The executive director of the United Nations World Food Programme (WFP), David Beasley, released a plan this week in response to Tesla CEO and Space X founder Elon Musk’s questions about how money to mitigate world hunger would be spent.

The plan's release comes three weeks after Beasley called on the world’s billionaires in a CNN interview to contribute a portion of their wealth to help mitigate the effects of world hunger. After seeing the interview, Musk took to Twitter and said that he would sell his shares in Tesla if the U.N. program could explain how the money would be doled out.

“If WFP can describe on this Twitter thread exactly how $6B will solve world hunger, I will sell Tesla stock right now and do it,” Musk tweeted at the time.

In response, Beasley shared Monday that the plan involves $6.6 billion in spending that would feed 42 million starving people, averting catastrophe. The U.N. program previously clarified that this amount of money would not eradicate world hunger, but it would provide those people with one meal a day for a while.

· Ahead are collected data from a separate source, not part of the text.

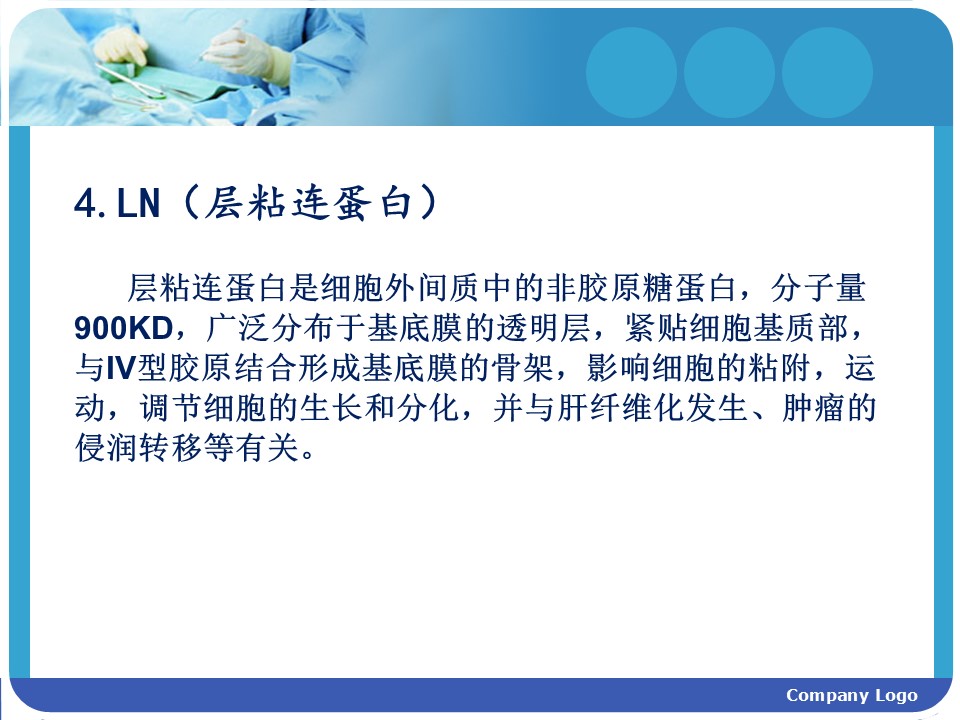 4. LN（层粘连蛋白）

层粘连蛋白是细胞外间质中的非胶原糖蛋白，分子量900KD，广泛分布于基底膜的透明层，紧贴细胞基质部，与IV型胶原结合形成基底膜的骨架，影响细胞的粘附，运动，调节细胞的生长和分化，并与肝纤维化发生、肿瘤的侵润转移等有关。

Company Logo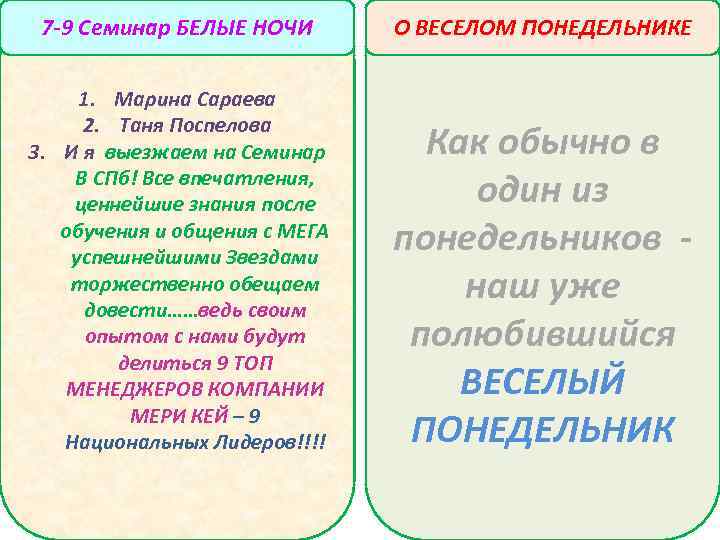 7-9 Семинар БЕЛЫЕ НОЧИ

1. Марина Сараева
2. Таня Поспелова
3. И я выезжаем на Семинар В СПб! Все впечатления, ценнейшие знания после обучения и общения с МЕГА успешнейшими Звездами торжественно обещаем довести……ведь своим опытом с нами будут делиться 9 ТОП МЕНЕДЖЕРОВ КОМПАНИИ МЕРИ КЕЙ – 9 Национальных Лидеров!!!!

О ВЕСЕЛОМ ПОНЕДЕЛЬНИКЕ

Как обычно в один из понедельников - наш уже полюбившийся ВЕСЕЛЫЙ ПОНЕДЕЛЬНИК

Estimates from the WFP claim that 282.7 million people in 80 countries experience acute levels of hunger, an increase of around 110% compared to 2019. Climate crises, conflicts around the globe, and the economic stress of COVID-19 have caused the increase.

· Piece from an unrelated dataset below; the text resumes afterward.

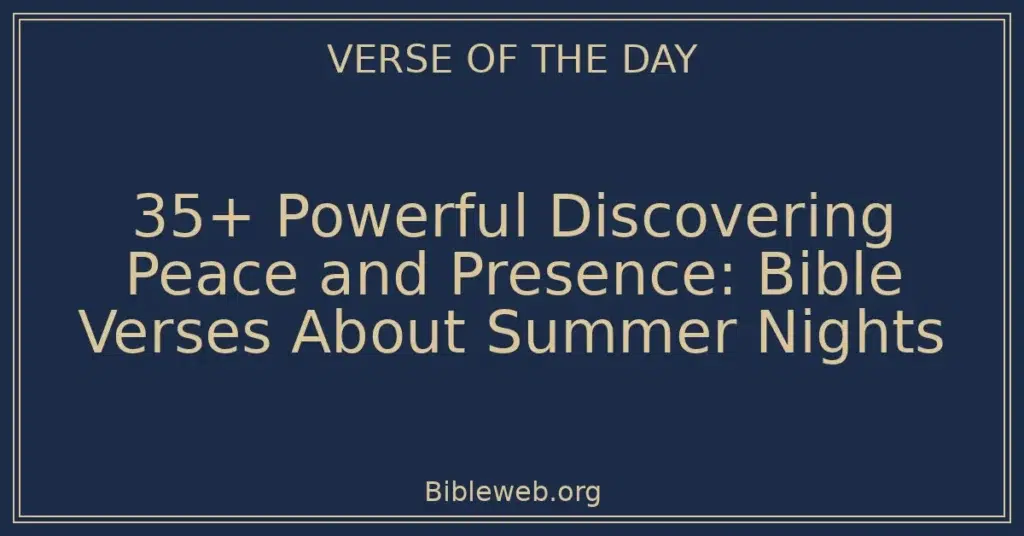 VERSE OF THE DAY

35+ Powerful Discovering Peace and Presence: Bible Verses About Summer Nights

Bibleweb.org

Of the proposed $6.6 billion needed, $3.5 billion would go towards buying food and funding the distribution of said food by air, river, or truck. Seven hundred million dollars would go towards creating food voucher programs in 43 countries where those programs do not exist. Two billion dollars would go towards cash and food vouchers where programs already exist. Four hundred million dollars would beef logistics for the global supply chain and create a monitoring system that can track worldwide hunger.

“This hunger crisis is urgent, unprecedented, AND avoidable. @elonmusk, you asked for a clear plan & open books. Here it is! We're ready to talk with you - and anyone else - who is serious about saving lives. The ask is $6.6B to avert famine in 2022,” Beasley tweeted.

At press time, Musk had yet to publicly respond to Beasley's plan.